Cependant, l'augmentation des restes à payer en 2020 et 2021 sur le périmètre de la mission reste majoritairement le fait de dépenses immobilières qui, si elles continuaient à augmenter, feraient peser un risque sur la viabilité budgétaire de la mission . En effet, les restes à payer continuent à augmenter de façon très nette, passant de 1 399 millions d'euros en 2020 à 1 534 millions d'euros en 2021, du fait principalement de la signature du contrat de VEFA pour le site de Saint Denis, remplaçant le site Lumière à compter de 2026.

Le plan de relance porte au total près de 500 millions d'euros dédiés à l'entretien et à la rénovation des bâtiments, principalement pour renforcer - si ce n'est assurer - leur efficience énergétique . Ils doivent également permettre de poursuivre le financement de la sécurisation des préfectures. La multiplication des véhicules budgétaires et l'absence de programmation globale claire des crédits immobiliers nuit à la lisibilité, à la prévisibilité, et in fine , à la soutenabilité de la dépense .

La présence d'un outil de suivi ne saurait cependant suffire à pallier la difficulté posée par la multiplicité des vecteurs budgétaires.

3. Un an après la création de la direction du numérique du ministère de l'intérieur, une nécessaire consolidation des besoins de financement des projets informatiques

Le décret du 27 septembre 2019 10 ( * ) a créé la direction du numérique (DNUM), qui a pour mission, en lien avec l'ensemble des services, d'élaborer et de conduire la stratégie numérique du ministère. Elle est chargée d'assurer la cohérence et la sécurité de ses systèmes d'information et de communication.

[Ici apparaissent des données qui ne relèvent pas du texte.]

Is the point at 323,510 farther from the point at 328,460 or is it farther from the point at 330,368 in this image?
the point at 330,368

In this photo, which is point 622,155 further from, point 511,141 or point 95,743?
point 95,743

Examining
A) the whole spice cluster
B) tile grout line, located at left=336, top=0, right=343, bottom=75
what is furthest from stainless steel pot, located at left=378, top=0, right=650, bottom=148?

Rattachée au secrétariat général, elle interagit avec les différents services responsables 11 ( * ) .

Quatre objectifs stratégiques lui ont été fixés :

- insuffler la transformation numérique à l'échelle du ministère de l'intérieur (impacts et opportunités en matière d'intelligence artificielle, de blockchain , de 5G, d'internet des objets...), en proposant des outils aux différents métiers, en organisant le processus d'innovation et en étant à l'écoute des attentes des usagers ;

- piloter la stratégie numérique globale dans le cadre de la stratégie Tech.Gouv de l'État (environnement numérique de travail, Cloud, réseau radio sécurisé) ;

- rationaliser et réduire les coûts de la fonction informatique, en réduisant les doublons et dépenses redondantes ;

- améliorer l'attractivité du ministère de l'intérieur, en recrutant des compétences rares nécessaires, « en faisant évoluer l'organisation et les conditions de travail des services numériques, en développant l'image de marque du ministère au travers d'initiatives et d'innovations technologiques et en développant les partenariats avec les mondes académique et universitaire . » 12 ( * )

Cependant, la Cour des comptes relève, dans son rapport sur La conduite des grands projets numériques de l'État 13 ( * ) ; qu'il existe un risque que « les responsabilités traditionnelles de maîtrise d'oeuvre des DSI [directions des systèmes d'information] l'emportent sur la production de services aux usagers et la transformation des organisations administratives dont sont chargées les DNUM . »

La DNUM a notamment la charge de plusieurs projets de grande ampleur, comme la dématérialisation des procédures destinées aux publics étrangers ou encore la mise en place du réseau radio du futur, en partie financé par la mission « Plan de relance ». En particulier, alors que projet réseau radio du futur a bénéficié d'un transfert de gestion en 2021 depuis la mission plan de relance, à hauteur de 22,4 millions d'euros, il apparait indispensable de disposer rapidement d'une visibilité plus précise sur les conditions de financement de ce projet.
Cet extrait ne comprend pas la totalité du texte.